[Raw records]
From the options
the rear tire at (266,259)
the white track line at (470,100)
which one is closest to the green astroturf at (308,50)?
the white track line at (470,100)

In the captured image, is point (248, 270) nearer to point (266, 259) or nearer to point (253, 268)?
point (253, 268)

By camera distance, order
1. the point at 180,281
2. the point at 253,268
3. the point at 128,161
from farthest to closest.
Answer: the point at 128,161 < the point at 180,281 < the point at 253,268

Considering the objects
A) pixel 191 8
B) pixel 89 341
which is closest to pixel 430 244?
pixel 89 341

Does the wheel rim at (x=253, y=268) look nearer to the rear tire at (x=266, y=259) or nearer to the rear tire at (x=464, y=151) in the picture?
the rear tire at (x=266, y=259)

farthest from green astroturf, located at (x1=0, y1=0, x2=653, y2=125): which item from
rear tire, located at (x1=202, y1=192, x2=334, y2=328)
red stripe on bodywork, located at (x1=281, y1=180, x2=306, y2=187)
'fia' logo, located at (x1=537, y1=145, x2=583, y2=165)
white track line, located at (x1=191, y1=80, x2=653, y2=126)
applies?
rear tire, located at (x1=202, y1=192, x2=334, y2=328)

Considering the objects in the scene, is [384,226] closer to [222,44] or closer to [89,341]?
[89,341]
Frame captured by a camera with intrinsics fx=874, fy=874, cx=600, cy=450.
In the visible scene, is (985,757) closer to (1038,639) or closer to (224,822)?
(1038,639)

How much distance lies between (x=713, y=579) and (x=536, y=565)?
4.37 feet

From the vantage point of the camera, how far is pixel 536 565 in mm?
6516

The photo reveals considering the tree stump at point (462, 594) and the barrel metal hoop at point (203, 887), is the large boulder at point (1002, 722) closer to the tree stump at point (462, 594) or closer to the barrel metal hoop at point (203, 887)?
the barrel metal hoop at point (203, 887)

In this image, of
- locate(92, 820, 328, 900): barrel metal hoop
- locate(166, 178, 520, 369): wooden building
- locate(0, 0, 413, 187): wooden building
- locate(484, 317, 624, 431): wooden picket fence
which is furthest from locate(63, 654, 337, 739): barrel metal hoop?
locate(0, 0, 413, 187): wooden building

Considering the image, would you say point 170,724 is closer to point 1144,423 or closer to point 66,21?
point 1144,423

__DO THIS__
Put every line of the listing above into a numbered list, omitting the blank lines.

__RESULT OF THIS TASK__
1. From the options
2. the rear tire at (266,259)
3. the white track line at (470,100)
4. which one is closest to the green astroturf at (308,50)?
5. the white track line at (470,100)
6. In the captured image, is point (248, 270) nearer to point (266, 259) or nearer to point (253, 268)?
7. point (253, 268)
8. By camera distance, order
9. 1. the point at 180,281
10. 2. the point at 253,268
11. 3. the point at 128,161
12. from farthest to closest.
13. Answer: the point at 128,161 < the point at 180,281 < the point at 253,268
14. Considering the objects
15. A) pixel 191 8
16. B) pixel 89 341
17. which is closest to pixel 430 244?
18. pixel 89 341
19. Does the wheel rim at (x=253, y=268) look nearer to the rear tire at (x=266, y=259) or nearer to the rear tire at (x=464, y=151) in the picture?
20. the rear tire at (x=266, y=259)
21. farthest from green astroturf, located at (x1=0, y1=0, x2=653, y2=125): which item from
22. rear tire, located at (x1=202, y1=192, x2=334, y2=328)
23. red stripe on bodywork, located at (x1=281, y1=180, x2=306, y2=187)
24. 'fia' logo, located at (x1=537, y1=145, x2=583, y2=165)
25. white track line, located at (x1=191, y1=80, x2=653, y2=126)
26. applies?
27. rear tire, located at (x1=202, y1=192, x2=334, y2=328)
28. Considering the objects in the scene, is [384,226] closer to [222,44] or closer to [89,341]?
29. [89,341]
30. Frame captured by a camera with intrinsics fx=874, fy=874, cx=600, cy=450.
31. In the visible scene, is (985,757) closer to (1038,639) or closer to (224,822)?
32. (1038,639)
33. How much distance lies between (x=713, y=579) and (x=536, y=565)?
34. 4.37 feet
35. From the vantage point of the camera, how far is pixel 536 565 in mm?
36. 6516
37. The photo reveals considering the tree stump at point (462, 594) and the barrel metal hoop at point (203, 887), is the large boulder at point (1002, 722) closer to the tree stump at point (462, 594) or closer to the barrel metal hoop at point (203, 887)?
38. the barrel metal hoop at point (203, 887)
39. In this image, of
40. - locate(92, 820, 328, 900): barrel metal hoop
41. - locate(166, 178, 520, 369): wooden building
42. - locate(0, 0, 413, 187): wooden building
43. - locate(484, 317, 624, 431): wooden picket fence
44. which is furthest from locate(63, 654, 337, 739): barrel metal hoop?
45. locate(0, 0, 413, 187): wooden building
46. Considering the image, would you say point 170,724 is closer to point 1144,423 or closer to point 66,21?
47. point 1144,423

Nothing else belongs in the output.